(TEXT SEGMENT)
"""

Reflection Mini Demo
A CPU-runnable, pure-Python miniature of a Reflection agent loop. It demonstrates a generator, critic, evaluator, scoped workspace, observer, and revision loop — without GPUs or external LLM keys.
Design
The demo is split into small, focused modules:
| Module | Responsibility |
|---|---|
llm_client.py | MockLLMClient: deterministic, rule-based LLM responses |
workspace.py | Workspace: scoped shared state with history |
generator.py | GeneratorAgent: produces drafts from a request |
critic.py | CriticAgent: critiques each draft |
evaluator.py | Evaluator: scores draft/critique pairs |
reflection_loop.py | RevisionLoop: generate → critique → evaluate → revise |
observer.py | Observer: structured event recording and trace rendering |
demo.py | Entry script: "Explain Agent Reflection" scenario |
Why a deterministic LLM client?
Real reflection systems call LLM providers that require API keys, network access, and non-deterministic outputs. The demo uses a rule-based client so that:
- The code runs on any CPU with zero setup.
- Tests are deterministic and reproducible.
- The core concepts (critique-driven revision, pass/fail evaluation) remain clear.
In production, replace MockLLMClient with a real LLM client.
Install
bash
cd docs/05-agent/reflection/mini-demo
pip install -e ".[dev]"Run the demo
bash
python -m reflection_mini.demoor, after installing the package:
bash
reflection-demoThe demo runs a reflection loop that:
- Generator writes a vague first draft.
- Critic reports that the draft lacks an example and is too abstract.
- Evaluator scores the draft as a fail.
- Generator revises with a concrete example.
- Critic and Evaluator mark the revision as a pass.
- RevisionLoop finalizes the draft.
Run tests
bash
pytest tests/ -vProgrammatic usage
python
from reflection_mini.critic import CriticAgent
from reflection_mini.evaluator import Evaluator
from reflection_mini.generator import GeneratorAgent
from reflection_mini.llm_client import MockLLMClient
from reflection_mini.observer import Observer
from reflection_mini.reflection_loop import RevisionLoop
from reflection_mini.workspace import Workspace
llm_client = MockLLMClient()

"""

(RECORD SET)
"""

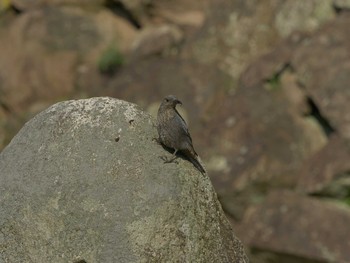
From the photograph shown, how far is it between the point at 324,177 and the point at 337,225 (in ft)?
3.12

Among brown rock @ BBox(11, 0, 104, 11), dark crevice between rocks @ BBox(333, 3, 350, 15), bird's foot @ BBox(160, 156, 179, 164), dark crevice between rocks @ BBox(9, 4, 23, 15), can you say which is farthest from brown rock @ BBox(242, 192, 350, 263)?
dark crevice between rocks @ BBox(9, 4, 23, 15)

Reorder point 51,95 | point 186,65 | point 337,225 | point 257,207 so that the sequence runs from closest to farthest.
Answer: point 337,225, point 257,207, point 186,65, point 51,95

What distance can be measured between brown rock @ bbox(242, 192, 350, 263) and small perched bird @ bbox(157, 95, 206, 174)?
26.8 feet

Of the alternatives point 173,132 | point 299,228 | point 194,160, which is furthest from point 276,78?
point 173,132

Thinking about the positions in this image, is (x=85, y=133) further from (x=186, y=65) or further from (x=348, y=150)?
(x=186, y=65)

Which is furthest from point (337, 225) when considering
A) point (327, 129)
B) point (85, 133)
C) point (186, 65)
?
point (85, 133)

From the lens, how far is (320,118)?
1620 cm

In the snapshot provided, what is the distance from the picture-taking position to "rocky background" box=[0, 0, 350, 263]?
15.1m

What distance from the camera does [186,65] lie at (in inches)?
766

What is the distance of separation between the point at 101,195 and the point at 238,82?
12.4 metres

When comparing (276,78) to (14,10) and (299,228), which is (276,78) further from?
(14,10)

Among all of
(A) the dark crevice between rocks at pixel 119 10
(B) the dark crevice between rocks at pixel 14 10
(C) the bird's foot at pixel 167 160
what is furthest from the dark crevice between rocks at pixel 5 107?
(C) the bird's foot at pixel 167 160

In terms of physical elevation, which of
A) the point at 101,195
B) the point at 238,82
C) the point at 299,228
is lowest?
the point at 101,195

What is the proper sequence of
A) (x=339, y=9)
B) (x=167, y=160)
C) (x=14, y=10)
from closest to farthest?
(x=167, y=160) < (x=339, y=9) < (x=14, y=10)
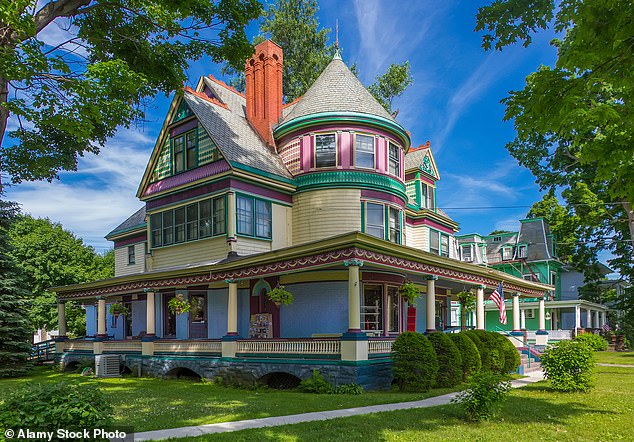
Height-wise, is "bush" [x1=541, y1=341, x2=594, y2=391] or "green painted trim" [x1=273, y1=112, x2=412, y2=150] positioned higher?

"""

(YOUR ASSIGNMENT)
In the Reflection Mini Demo page, which module scores draft/critique pairs? The data is not needed for this work.

(OUTPUT)
evaluator.py, through its Evaluator.